Located right in the middle of the company's line-up, the Dell Inspiron 15 is one of the most versatile and affordable mid-range laptops available, with the cheapest base configuration on Dell's Web site starting at around £300. The 15 line is extremely customisable, so you can make your model as affordable or as expensive as you like.
Covered in glossy black plastic on the inside and matte black plastic on the outside, our review sample looked as if it were headed off to an undercover sting. It's not an unattractive look, but it's not very distinctive. A variety of colours, including red, pink, green and purple, can be chosen instead, for £30 each. A selection of intricate designs is available too, at a price of £70 each.
The interior couldn't be any more minimalist. Above a straightforward keyboard sits a lone silver power button. Below the keyboard is a black touchpad with black buttons. The matte touchpad is of an average size and works fine. The old-fashioned tapered keys on the 15's keyboard have good response and travel, and are well spaced out, making for comfortable typing. The base of the laptop, however, feels rather wide -- Dell could probably have fitted a number pad in. That's it for buttons -- all other controls are operated with the keyboard, but, pleasingly, without you needing to press the function key at the same time.
The 15's 15.6-inch glossy widescreen LED display has a native resolution of 1,366x768 pixels, which is standard for laptops in this price range. While a 1,600x900-pixel option is available, we found the screen to be perfectly adequate for most mainstream applications. Text and icons were easily readable. We found screen glare to be minimal, but the colours and brightness seemed slightly less vibrant than was the case with other screens we've seen recently.
The 15's speakers are unusually loud, and more than adequate for games, music or movies. We almost never had the volume above the halfway mark in the office.
The 15 comes with three USB 2.0, VGA-out and Ethernet/modem jacks -- all fairly standard -- plus an SD card reader and an ExpressCard slot, which is useful for adding a broadband modem or Bluetooth card. Bluetooth and 802.11n Wi-Fi can be added for £35 and £15 respectively.
The processor can be upgraded from a netbook-level Intel Celeron 900 all the way up to a Core 2 Duo P8600 (costing an extra £280). There are options for RAM, hard drives and batteries. In short, you can tweak your 15 as much as you like. But the more you trick it out the more you invite the question as to why you're not simply buying a fancier multimedia laptop.
Our configuration included a 2GHz Intel Core 2 Duo T6400 processor, but Dell's current closest option is the 2GHz T4200, which is nearly the same in terms of performance. This budget version of the Core 2 Duo is a good all-around mainstream laptop processor and will handle most multimedia and office tasks perfectly well.
Our configuration's 256MB ATI Mobility Radeon HD 4330 GPU is a £45 upgrade option, and adds some basic gaming capabilities.
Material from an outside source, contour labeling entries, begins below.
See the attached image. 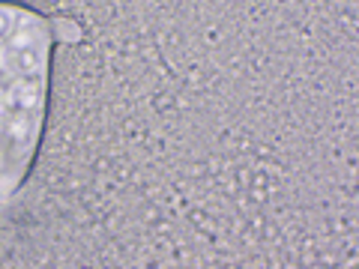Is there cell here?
I'll list each match as a JSON object with an SVG mask.
<instances>
[{"label":"cell","mask_w":359,"mask_h":269,"mask_svg":"<svg viewBox=\"0 0 359 269\" xmlns=\"http://www.w3.org/2000/svg\"><path fill=\"white\" fill-rule=\"evenodd\" d=\"M45 21L0 6V200L15 195L36 150L45 105Z\"/></svg>","instance_id":"1"}]
</instances>
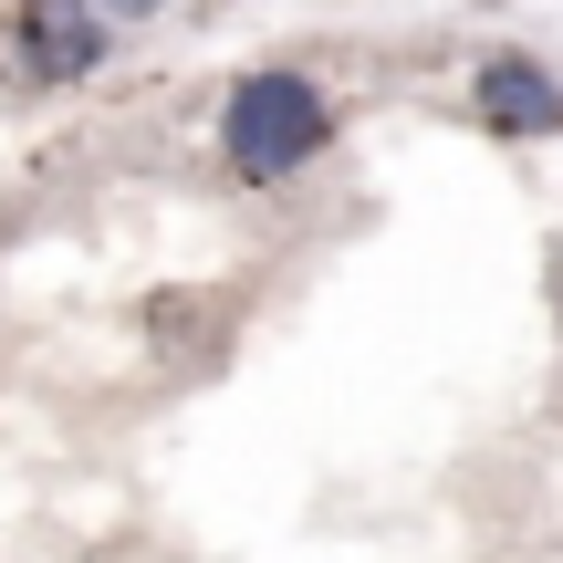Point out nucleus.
Here are the masks:
<instances>
[{
	"label": "nucleus",
	"mask_w": 563,
	"mask_h": 563,
	"mask_svg": "<svg viewBox=\"0 0 563 563\" xmlns=\"http://www.w3.org/2000/svg\"><path fill=\"white\" fill-rule=\"evenodd\" d=\"M470 104H481L490 136H563V74L532 53H490L470 74Z\"/></svg>",
	"instance_id": "obj_3"
},
{
	"label": "nucleus",
	"mask_w": 563,
	"mask_h": 563,
	"mask_svg": "<svg viewBox=\"0 0 563 563\" xmlns=\"http://www.w3.org/2000/svg\"><path fill=\"white\" fill-rule=\"evenodd\" d=\"M104 53H115V21L95 0H21L11 11V63L32 84H84Z\"/></svg>",
	"instance_id": "obj_2"
},
{
	"label": "nucleus",
	"mask_w": 563,
	"mask_h": 563,
	"mask_svg": "<svg viewBox=\"0 0 563 563\" xmlns=\"http://www.w3.org/2000/svg\"><path fill=\"white\" fill-rule=\"evenodd\" d=\"M95 11H104V21H115V32H125V21H157L167 0H95Z\"/></svg>",
	"instance_id": "obj_4"
},
{
	"label": "nucleus",
	"mask_w": 563,
	"mask_h": 563,
	"mask_svg": "<svg viewBox=\"0 0 563 563\" xmlns=\"http://www.w3.org/2000/svg\"><path fill=\"white\" fill-rule=\"evenodd\" d=\"M323 146H334V95H323L313 74L272 63V74H241V84H230V104H220V167L241 188L302 178Z\"/></svg>",
	"instance_id": "obj_1"
}]
</instances>
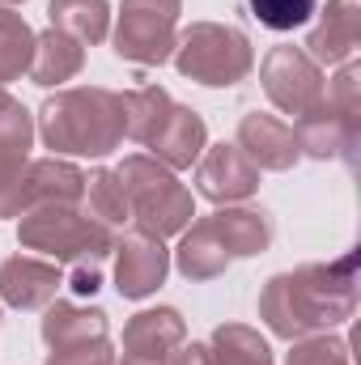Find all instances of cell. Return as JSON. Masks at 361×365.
Listing matches in <instances>:
<instances>
[{
  "mask_svg": "<svg viewBox=\"0 0 361 365\" xmlns=\"http://www.w3.org/2000/svg\"><path fill=\"white\" fill-rule=\"evenodd\" d=\"M357 306V255L336 264H302L293 272L272 276L260 293V319L280 340H306L340 327Z\"/></svg>",
  "mask_w": 361,
  "mask_h": 365,
  "instance_id": "cell-1",
  "label": "cell"
},
{
  "mask_svg": "<svg viewBox=\"0 0 361 365\" xmlns=\"http://www.w3.org/2000/svg\"><path fill=\"white\" fill-rule=\"evenodd\" d=\"M39 136L56 153H77V158H106L123 140V106L119 93L102 86L81 90H60L43 102L39 110Z\"/></svg>",
  "mask_w": 361,
  "mask_h": 365,
  "instance_id": "cell-2",
  "label": "cell"
},
{
  "mask_svg": "<svg viewBox=\"0 0 361 365\" xmlns=\"http://www.w3.org/2000/svg\"><path fill=\"white\" fill-rule=\"evenodd\" d=\"M17 242L26 251H43L56 264H98L115 251V230L98 225L77 204H39L17 221Z\"/></svg>",
  "mask_w": 361,
  "mask_h": 365,
  "instance_id": "cell-3",
  "label": "cell"
},
{
  "mask_svg": "<svg viewBox=\"0 0 361 365\" xmlns=\"http://www.w3.org/2000/svg\"><path fill=\"white\" fill-rule=\"evenodd\" d=\"M115 175L128 191V212H132L136 230H145L153 238H171V234H183L187 221L195 217L191 191L158 158L132 153V158H123V166Z\"/></svg>",
  "mask_w": 361,
  "mask_h": 365,
  "instance_id": "cell-4",
  "label": "cell"
},
{
  "mask_svg": "<svg viewBox=\"0 0 361 365\" xmlns=\"http://www.w3.org/2000/svg\"><path fill=\"white\" fill-rule=\"evenodd\" d=\"M175 64L183 77H191L208 90H225V86H238L251 77L255 51H251V38L234 26L191 21L175 38Z\"/></svg>",
  "mask_w": 361,
  "mask_h": 365,
  "instance_id": "cell-5",
  "label": "cell"
},
{
  "mask_svg": "<svg viewBox=\"0 0 361 365\" xmlns=\"http://www.w3.org/2000/svg\"><path fill=\"white\" fill-rule=\"evenodd\" d=\"M183 0H119L115 56L132 64H166L175 56Z\"/></svg>",
  "mask_w": 361,
  "mask_h": 365,
  "instance_id": "cell-6",
  "label": "cell"
},
{
  "mask_svg": "<svg viewBox=\"0 0 361 365\" xmlns=\"http://www.w3.org/2000/svg\"><path fill=\"white\" fill-rule=\"evenodd\" d=\"M260 81H264V93L272 98V106L293 115V119H302L306 110H315L323 102V73H319V64L302 47H293V43L272 47L264 56Z\"/></svg>",
  "mask_w": 361,
  "mask_h": 365,
  "instance_id": "cell-7",
  "label": "cell"
},
{
  "mask_svg": "<svg viewBox=\"0 0 361 365\" xmlns=\"http://www.w3.org/2000/svg\"><path fill=\"white\" fill-rule=\"evenodd\" d=\"M30 140H34V119L9 93L0 102V217H21V187H26V166H30Z\"/></svg>",
  "mask_w": 361,
  "mask_h": 365,
  "instance_id": "cell-8",
  "label": "cell"
},
{
  "mask_svg": "<svg viewBox=\"0 0 361 365\" xmlns=\"http://www.w3.org/2000/svg\"><path fill=\"white\" fill-rule=\"evenodd\" d=\"M166 272H171V251L162 247V238L132 230L115 242V289H119V297L141 302V297L158 293Z\"/></svg>",
  "mask_w": 361,
  "mask_h": 365,
  "instance_id": "cell-9",
  "label": "cell"
},
{
  "mask_svg": "<svg viewBox=\"0 0 361 365\" xmlns=\"http://www.w3.org/2000/svg\"><path fill=\"white\" fill-rule=\"evenodd\" d=\"M195 191L213 204H238V200L260 191V170L238 145H213V149L200 153Z\"/></svg>",
  "mask_w": 361,
  "mask_h": 365,
  "instance_id": "cell-10",
  "label": "cell"
},
{
  "mask_svg": "<svg viewBox=\"0 0 361 365\" xmlns=\"http://www.w3.org/2000/svg\"><path fill=\"white\" fill-rule=\"evenodd\" d=\"M298 145H302V153L306 158H319V162H332V158H340V162H357V136H361V115H345V110H336L327 98L315 106V110H306L302 119H298Z\"/></svg>",
  "mask_w": 361,
  "mask_h": 365,
  "instance_id": "cell-11",
  "label": "cell"
},
{
  "mask_svg": "<svg viewBox=\"0 0 361 365\" xmlns=\"http://www.w3.org/2000/svg\"><path fill=\"white\" fill-rule=\"evenodd\" d=\"M234 145L255 162V170H293L298 158H302L298 132H293L285 119L264 115V110L243 115V123H238V140H234Z\"/></svg>",
  "mask_w": 361,
  "mask_h": 365,
  "instance_id": "cell-12",
  "label": "cell"
},
{
  "mask_svg": "<svg viewBox=\"0 0 361 365\" xmlns=\"http://www.w3.org/2000/svg\"><path fill=\"white\" fill-rule=\"evenodd\" d=\"M64 284L60 264L47 259H30V255H9L0 264V302L17 306V310H43L56 302Z\"/></svg>",
  "mask_w": 361,
  "mask_h": 365,
  "instance_id": "cell-13",
  "label": "cell"
},
{
  "mask_svg": "<svg viewBox=\"0 0 361 365\" xmlns=\"http://www.w3.org/2000/svg\"><path fill=\"white\" fill-rule=\"evenodd\" d=\"M361 43V0H327L319 26L306 34V56L315 64H349Z\"/></svg>",
  "mask_w": 361,
  "mask_h": 365,
  "instance_id": "cell-14",
  "label": "cell"
},
{
  "mask_svg": "<svg viewBox=\"0 0 361 365\" xmlns=\"http://www.w3.org/2000/svg\"><path fill=\"white\" fill-rule=\"evenodd\" d=\"M149 149H153V158H158L162 166L183 170V166L200 162V153L208 149V128H204V119H200L191 106H179V102H175L171 115H166V123L153 132Z\"/></svg>",
  "mask_w": 361,
  "mask_h": 365,
  "instance_id": "cell-15",
  "label": "cell"
},
{
  "mask_svg": "<svg viewBox=\"0 0 361 365\" xmlns=\"http://www.w3.org/2000/svg\"><path fill=\"white\" fill-rule=\"evenodd\" d=\"M183 340H187V323L175 306L141 310L123 327V353H141V357H158V361H171V353Z\"/></svg>",
  "mask_w": 361,
  "mask_h": 365,
  "instance_id": "cell-16",
  "label": "cell"
},
{
  "mask_svg": "<svg viewBox=\"0 0 361 365\" xmlns=\"http://www.w3.org/2000/svg\"><path fill=\"white\" fill-rule=\"evenodd\" d=\"M213 234L221 238V247L230 251V259H247V255H260L268 251L272 238H276V225L264 208H217L208 217Z\"/></svg>",
  "mask_w": 361,
  "mask_h": 365,
  "instance_id": "cell-17",
  "label": "cell"
},
{
  "mask_svg": "<svg viewBox=\"0 0 361 365\" xmlns=\"http://www.w3.org/2000/svg\"><path fill=\"white\" fill-rule=\"evenodd\" d=\"M86 195V175L73 162L43 158L26 166V187H21V212L39 204H77Z\"/></svg>",
  "mask_w": 361,
  "mask_h": 365,
  "instance_id": "cell-18",
  "label": "cell"
},
{
  "mask_svg": "<svg viewBox=\"0 0 361 365\" xmlns=\"http://www.w3.org/2000/svg\"><path fill=\"white\" fill-rule=\"evenodd\" d=\"M86 68V43H77L64 30H43L34 34V64H30V81L34 86H64Z\"/></svg>",
  "mask_w": 361,
  "mask_h": 365,
  "instance_id": "cell-19",
  "label": "cell"
},
{
  "mask_svg": "<svg viewBox=\"0 0 361 365\" xmlns=\"http://www.w3.org/2000/svg\"><path fill=\"white\" fill-rule=\"evenodd\" d=\"M43 340L47 349L81 344V340H106V310L98 306H73V302H51L43 306Z\"/></svg>",
  "mask_w": 361,
  "mask_h": 365,
  "instance_id": "cell-20",
  "label": "cell"
},
{
  "mask_svg": "<svg viewBox=\"0 0 361 365\" xmlns=\"http://www.w3.org/2000/svg\"><path fill=\"white\" fill-rule=\"evenodd\" d=\"M175 264L187 280H217L230 268V251L221 247V238L213 234L208 217H200L191 230H183V242L175 251Z\"/></svg>",
  "mask_w": 361,
  "mask_h": 365,
  "instance_id": "cell-21",
  "label": "cell"
},
{
  "mask_svg": "<svg viewBox=\"0 0 361 365\" xmlns=\"http://www.w3.org/2000/svg\"><path fill=\"white\" fill-rule=\"evenodd\" d=\"M119 106H123V136H132V140L149 145V140H153V132L166 123V115H171L175 98L162 90V86H141V90L119 93Z\"/></svg>",
  "mask_w": 361,
  "mask_h": 365,
  "instance_id": "cell-22",
  "label": "cell"
},
{
  "mask_svg": "<svg viewBox=\"0 0 361 365\" xmlns=\"http://www.w3.org/2000/svg\"><path fill=\"white\" fill-rule=\"evenodd\" d=\"M47 17H51V30H64L77 43H102L111 30V4L106 0H51Z\"/></svg>",
  "mask_w": 361,
  "mask_h": 365,
  "instance_id": "cell-23",
  "label": "cell"
},
{
  "mask_svg": "<svg viewBox=\"0 0 361 365\" xmlns=\"http://www.w3.org/2000/svg\"><path fill=\"white\" fill-rule=\"evenodd\" d=\"M34 64V30L26 26L21 13L0 4V86L30 77Z\"/></svg>",
  "mask_w": 361,
  "mask_h": 365,
  "instance_id": "cell-24",
  "label": "cell"
},
{
  "mask_svg": "<svg viewBox=\"0 0 361 365\" xmlns=\"http://www.w3.org/2000/svg\"><path fill=\"white\" fill-rule=\"evenodd\" d=\"M208 353L217 365H272L268 340L247 323H221L208 340Z\"/></svg>",
  "mask_w": 361,
  "mask_h": 365,
  "instance_id": "cell-25",
  "label": "cell"
},
{
  "mask_svg": "<svg viewBox=\"0 0 361 365\" xmlns=\"http://www.w3.org/2000/svg\"><path fill=\"white\" fill-rule=\"evenodd\" d=\"M81 200H86V217H93L106 230H115V225H123L132 217L128 212V191H123L115 170H93L86 179V195Z\"/></svg>",
  "mask_w": 361,
  "mask_h": 365,
  "instance_id": "cell-26",
  "label": "cell"
},
{
  "mask_svg": "<svg viewBox=\"0 0 361 365\" xmlns=\"http://www.w3.org/2000/svg\"><path fill=\"white\" fill-rule=\"evenodd\" d=\"M319 0H247V13L264 26V30H276V34H289L298 26H306L315 17Z\"/></svg>",
  "mask_w": 361,
  "mask_h": 365,
  "instance_id": "cell-27",
  "label": "cell"
},
{
  "mask_svg": "<svg viewBox=\"0 0 361 365\" xmlns=\"http://www.w3.org/2000/svg\"><path fill=\"white\" fill-rule=\"evenodd\" d=\"M285 365H349V344L340 336H306V340H293V353Z\"/></svg>",
  "mask_w": 361,
  "mask_h": 365,
  "instance_id": "cell-28",
  "label": "cell"
},
{
  "mask_svg": "<svg viewBox=\"0 0 361 365\" xmlns=\"http://www.w3.org/2000/svg\"><path fill=\"white\" fill-rule=\"evenodd\" d=\"M47 365H115V353H111V340H81V344L51 349Z\"/></svg>",
  "mask_w": 361,
  "mask_h": 365,
  "instance_id": "cell-29",
  "label": "cell"
},
{
  "mask_svg": "<svg viewBox=\"0 0 361 365\" xmlns=\"http://www.w3.org/2000/svg\"><path fill=\"white\" fill-rule=\"evenodd\" d=\"M68 289L81 293V297H93V293L102 289V268H98V264H77L73 276H68Z\"/></svg>",
  "mask_w": 361,
  "mask_h": 365,
  "instance_id": "cell-30",
  "label": "cell"
},
{
  "mask_svg": "<svg viewBox=\"0 0 361 365\" xmlns=\"http://www.w3.org/2000/svg\"><path fill=\"white\" fill-rule=\"evenodd\" d=\"M166 365H217L213 361V353H208V344H179V353H171V361Z\"/></svg>",
  "mask_w": 361,
  "mask_h": 365,
  "instance_id": "cell-31",
  "label": "cell"
},
{
  "mask_svg": "<svg viewBox=\"0 0 361 365\" xmlns=\"http://www.w3.org/2000/svg\"><path fill=\"white\" fill-rule=\"evenodd\" d=\"M119 365H166V361H158V357H141V353H123V361Z\"/></svg>",
  "mask_w": 361,
  "mask_h": 365,
  "instance_id": "cell-32",
  "label": "cell"
},
{
  "mask_svg": "<svg viewBox=\"0 0 361 365\" xmlns=\"http://www.w3.org/2000/svg\"><path fill=\"white\" fill-rule=\"evenodd\" d=\"M4 98H9V90H4V86H0V102H4Z\"/></svg>",
  "mask_w": 361,
  "mask_h": 365,
  "instance_id": "cell-33",
  "label": "cell"
},
{
  "mask_svg": "<svg viewBox=\"0 0 361 365\" xmlns=\"http://www.w3.org/2000/svg\"><path fill=\"white\" fill-rule=\"evenodd\" d=\"M0 4H21V0H0Z\"/></svg>",
  "mask_w": 361,
  "mask_h": 365,
  "instance_id": "cell-34",
  "label": "cell"
},
{
  "mask_svg": "<svg viewBox=\"0 0 361 365\" xmlns=\"http://www.w3.org/2000/svg\"><path fill=\"white\" fill-rule=\"evenodd\" d=\"M0 319H4V314H0Z\"/></svg>",
  "mask_w": 361,
  "mask_h": 365,
  "instance_id": "cell-35",
  "label": "cell"
}]
</instances>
Unreal Tournament 3 ran at 33.4 frames per second at a 1,280x768-pixel resolution. That's passable, but not ideal. We tried launching Street Fighter IV and got barely playable results even with the settings turned down. Using this type of configuration for serious gaming will only end in disappointment. You're probably better off saving up for a real gaming laptop or cutting out this GPU upgrade option altogether.
Our configuration's six-cell battery (the basic configuration has a four-cell battery) ran for 2 hours and 34 minutes in our video-playback battery-drain test, which is less than we'd like for a medium-size mainstream laptop. Upgrading to a nine-cell battery (£65) should solve that problem, but it's a much larger battery and will make the system less portable.
The Dell Inspiron 15 is extremely customisable, so you can tweak it until you find the version that suits you best, although adding extras quickly raises the price. What won't change are the solid construction and good keyboard. Our configuration handled everyday tasks well, although it's by no means a gaming machine.